# YOUR ASSIGNMENT:
The entries that follow should be duplicated in full, without a single alteration.

____________

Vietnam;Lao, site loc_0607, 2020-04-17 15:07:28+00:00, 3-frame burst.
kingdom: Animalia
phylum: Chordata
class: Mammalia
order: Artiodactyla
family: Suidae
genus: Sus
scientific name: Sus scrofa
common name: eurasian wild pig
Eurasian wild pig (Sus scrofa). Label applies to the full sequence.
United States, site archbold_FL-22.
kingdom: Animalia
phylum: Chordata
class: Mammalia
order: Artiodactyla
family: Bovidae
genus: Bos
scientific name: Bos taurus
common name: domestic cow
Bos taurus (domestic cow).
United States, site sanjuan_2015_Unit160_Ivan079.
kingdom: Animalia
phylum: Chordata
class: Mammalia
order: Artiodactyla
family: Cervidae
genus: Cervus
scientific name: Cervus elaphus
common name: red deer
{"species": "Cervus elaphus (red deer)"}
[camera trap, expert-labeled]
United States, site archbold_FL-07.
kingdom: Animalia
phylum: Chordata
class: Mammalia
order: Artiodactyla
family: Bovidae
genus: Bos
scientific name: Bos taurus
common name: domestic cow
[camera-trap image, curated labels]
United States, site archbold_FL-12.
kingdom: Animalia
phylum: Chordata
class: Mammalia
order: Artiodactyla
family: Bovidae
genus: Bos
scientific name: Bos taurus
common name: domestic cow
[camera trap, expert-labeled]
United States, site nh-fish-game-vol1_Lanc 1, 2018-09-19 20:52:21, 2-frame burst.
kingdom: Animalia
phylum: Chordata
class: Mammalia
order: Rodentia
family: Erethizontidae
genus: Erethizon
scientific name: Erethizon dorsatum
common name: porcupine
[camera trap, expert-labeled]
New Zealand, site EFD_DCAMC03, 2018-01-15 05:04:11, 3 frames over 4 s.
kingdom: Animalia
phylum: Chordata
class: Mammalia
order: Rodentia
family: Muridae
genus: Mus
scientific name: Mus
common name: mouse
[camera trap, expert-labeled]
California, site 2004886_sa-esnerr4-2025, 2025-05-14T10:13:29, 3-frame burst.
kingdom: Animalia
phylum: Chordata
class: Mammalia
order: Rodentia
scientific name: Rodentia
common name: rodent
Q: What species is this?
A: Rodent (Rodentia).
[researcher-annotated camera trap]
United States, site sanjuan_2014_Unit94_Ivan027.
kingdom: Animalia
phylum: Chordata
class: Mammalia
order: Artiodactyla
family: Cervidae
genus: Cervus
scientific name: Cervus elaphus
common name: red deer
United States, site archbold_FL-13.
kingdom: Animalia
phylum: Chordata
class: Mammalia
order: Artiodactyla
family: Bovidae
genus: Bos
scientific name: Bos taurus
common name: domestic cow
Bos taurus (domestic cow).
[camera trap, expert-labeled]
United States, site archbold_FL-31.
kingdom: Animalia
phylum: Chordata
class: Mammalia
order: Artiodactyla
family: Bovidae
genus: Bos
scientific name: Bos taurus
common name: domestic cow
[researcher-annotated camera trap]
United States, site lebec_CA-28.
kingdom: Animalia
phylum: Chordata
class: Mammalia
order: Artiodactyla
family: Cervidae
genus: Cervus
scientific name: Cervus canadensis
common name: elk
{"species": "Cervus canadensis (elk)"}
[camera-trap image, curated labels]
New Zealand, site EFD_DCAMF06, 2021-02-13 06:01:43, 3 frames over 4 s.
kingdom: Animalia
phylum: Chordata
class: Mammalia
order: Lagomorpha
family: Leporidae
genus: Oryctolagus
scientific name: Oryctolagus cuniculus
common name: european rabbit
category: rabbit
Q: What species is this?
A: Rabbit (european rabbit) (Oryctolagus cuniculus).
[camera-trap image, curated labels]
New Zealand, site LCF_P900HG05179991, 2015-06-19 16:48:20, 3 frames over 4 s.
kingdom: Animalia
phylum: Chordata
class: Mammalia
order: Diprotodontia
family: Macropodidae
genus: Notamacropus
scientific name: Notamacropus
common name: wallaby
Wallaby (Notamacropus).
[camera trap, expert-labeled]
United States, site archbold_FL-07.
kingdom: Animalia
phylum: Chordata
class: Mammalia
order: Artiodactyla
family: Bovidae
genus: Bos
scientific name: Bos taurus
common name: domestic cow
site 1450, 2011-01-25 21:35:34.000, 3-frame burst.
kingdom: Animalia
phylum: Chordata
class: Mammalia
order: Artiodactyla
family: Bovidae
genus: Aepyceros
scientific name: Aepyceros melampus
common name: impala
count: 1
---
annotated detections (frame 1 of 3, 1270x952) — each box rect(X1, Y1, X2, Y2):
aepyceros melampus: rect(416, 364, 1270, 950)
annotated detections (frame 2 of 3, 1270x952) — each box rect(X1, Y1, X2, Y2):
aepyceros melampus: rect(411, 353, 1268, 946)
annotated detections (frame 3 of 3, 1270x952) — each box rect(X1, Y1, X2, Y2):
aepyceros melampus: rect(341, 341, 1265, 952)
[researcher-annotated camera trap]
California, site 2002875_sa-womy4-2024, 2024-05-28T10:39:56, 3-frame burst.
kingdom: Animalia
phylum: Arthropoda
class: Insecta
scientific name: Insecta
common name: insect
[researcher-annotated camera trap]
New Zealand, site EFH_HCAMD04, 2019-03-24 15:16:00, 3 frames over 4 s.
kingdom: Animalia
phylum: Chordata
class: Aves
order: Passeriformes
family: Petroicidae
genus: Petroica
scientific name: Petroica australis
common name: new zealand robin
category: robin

____________

# REPLY:
Vietnam;Lao, site loc_0607, 2020-04-17 15:07:28+00:00, 3-frame burst.
kingdom: Animalia
phylum: Chordata
class: Mammalia
order: Artiodactyla
family: Suidae
genus: Sus
scientific name: Sus scrofa
common name: eurasian wild pig
Eurasian wild pig (Sus scrofa). Label applies to the full sequence.
United States, site archbold_FL-22.
kingdom: Animalia
phylum: Chordata
class: Mammalia
order: Artiodactyla
family: Bovidae
genus: Bos
scientific name: Bos taurus
common name: domestic cow
Bos taurus (domestic cow).
United States, site sanjuan_2015_Unit160_Ivan079.
kingdom: Animalia
phylum: Chordata
class: Mammalia
order: Artiodactyla
family: Cervidae
genus: Cervus
scientific name: Cervus elaphus
common name: red deer
{"species": "Cervus elaphus (red deer)"}
[camera trap, expert-labeled]
United States, site archbold_FL-07.
kingdom: Animalia
phylum: Chordata
class: Mammalia
order: Artiodactyla
family: Bovidae
genus: Bos
scientific name: Bos taurus
common name: domestic cow
[camera-trap image, curated labels]
United States, site archbold_FL-12.
kingdom: Animalia
phylum: Chordata
class: Mammalia
order: Artiodactyla
family: Bovidae
genus: Bos
scientific name: Bos taurus
common name: domestic cow
[camera trap, expert-labeled]
United States, site nh-fish-game-vol1_Lanc 1, 2018-09-19 20:52:21, 2-frame burst.
kingdom: Animalia
phylum: Chordata
class: Mammalia
order: Rodentia
family: Erethizontidae
genus: Erethizon
scientific name: Erethizon dorsatum
common name: porcupine
[camera trap, expert-labeled]
New Zealand, site EFD_DCAMC03, 2018-01-15 05:04:11, 3 frames over 4 s.
kingdom: Animalia
phylum: Chordata
class: Mammalia
order: Rodentia
family: Muridae
genus: Mus
scientific name: Mus
common name: mouse
[camera trap, expert-labeled]
California, site 2004886_sa-esnerr4-2025, 2025-05-14T10:13:29, 3-frame burst.
kingdom: Animalia
phylum: Chordata
class: Mammalia
order: Rodentia
scientific name: Rodentia
common name: rodent
Q: What species is this?
A: Rodent (Rodentia).
[researcher-annotated camera trap]
United States, site sanjuan_2014_Unit94_Ivan027.
kingdom: Animalia
phylum: Chordata
class: Mammalia
order: Artiodactyla
family: Cervidae
genus: Cervus
scientific name: Cervus elaphus
common name: red deer
United States, site archbold_FL-13.
kingdom: Animalia
phylum: Chordata
class: Mammalia
order: Artiodactyla
family: Bovidae
genus: Bos
scientific name: Bos taurus
common name: domestic cow
Bos taurus (domestic cow).
[camera trap, expert-labeled]
United States, site archbold_FL-31.
kingdom: Animalia
phylum: Chordata
class: Mammalia
order: Artiodactyla
family: Bovidae
genus: Bos
scientific name: Bos taurus
common name: domestic cow
[researcher-annotated camera trap]
United States, site lebec_CA-28.
kingdom: Animalia
phylum: Chordata
class: Mammalia
order: Artiodactyla
family: Cervidae
genus: Cervus
scientific name: Cervus canadensis
common name: elk
{"species": "Cervus canadensis (elk)"}
[camera-trap image, curated labels]
New Zealand, site EFD_DCAMF06, 2021-02-13 06:01:43, 3 frames over 4 s.
kingdom: Animalia
phylum: Chordata
class: Mammalia
order: Lagomorpha
family: Leporidae
genus: Oryctolagus
scientific name: Oryctolagus cuniculus
common name: european rabbit
category: rabbit
Q: What species is this?
A: Rabbit (european rabbit) (Oryctolagus cuniculus).
[camera-trap image, curated labels]
New Zealand, site LCF_P900HG05179991, 2015-06-19 16:48:20, 3 frames over 4 s.
kingdom: Animalia
phylum: Chordata
class: Mammalia
order: Diprotodontia
family: Macropodidae
genus: Notamacropus
scientific name: Notamacropus
common name: wallaby
Wallaby (Notamacropus).
[camera trap, expert-labeled]
United States, site archbold_FL-07.
kingdom: Animalia
phylum: Chordata
class: Mammalia
order: Artiodactyla
family: Bovidae
genus: Bos
scientific name: Bos taurus
common name: domestic cow
site 1450, 2011-01-25 21:35:34.000, 3-frame burst.
kingdom: Animalia
phylum: Chordata
class: Mammalia
order: Artiodactyla
family: Bovidae
genus: Aepyceros
scientific name: Aepyceros melampus
common name: impala
count: 1
---
annotated detections (frame 1 of 3, 1270x952) — each box rect(X1, Y1, X2, Y2):
aepyceros melampus: rect(416, 364, 1270, 950)
annotated detections (frame 2 of 3, 1270x952) — each box rect(X1, Y1, X2, Y2):
aepyceros melampus: rect(411, 353, 1268, 946)
annotated detections (frame 3 of 3, 1270x952) — each box rect(X1, Y1, X2, Y2):
aepyceros melampus: rect(341, 341, 1265, 952)
[researcher-annotated camera trap]
California, site 2002875_sa-womy4-2024, 2024-05-28T10:39:56, 3-frame burst.
kingdom: Animalia
phylum: Arthropoda
class: Insecta
scientific name: Insecta
common name: insect
[researcher-annotated camera trap]
New Zealand, site EFH_HCAMD04, 2019-03-24 15:16:00, 3 frames over 4 s.
kingdom: Animalia
phylum: Chordata
class: Aves
order: Passeriformes
family: Petroicidae
genus: Petroica
scientific name: Petroica australis
common name: new zealand robin
category: robin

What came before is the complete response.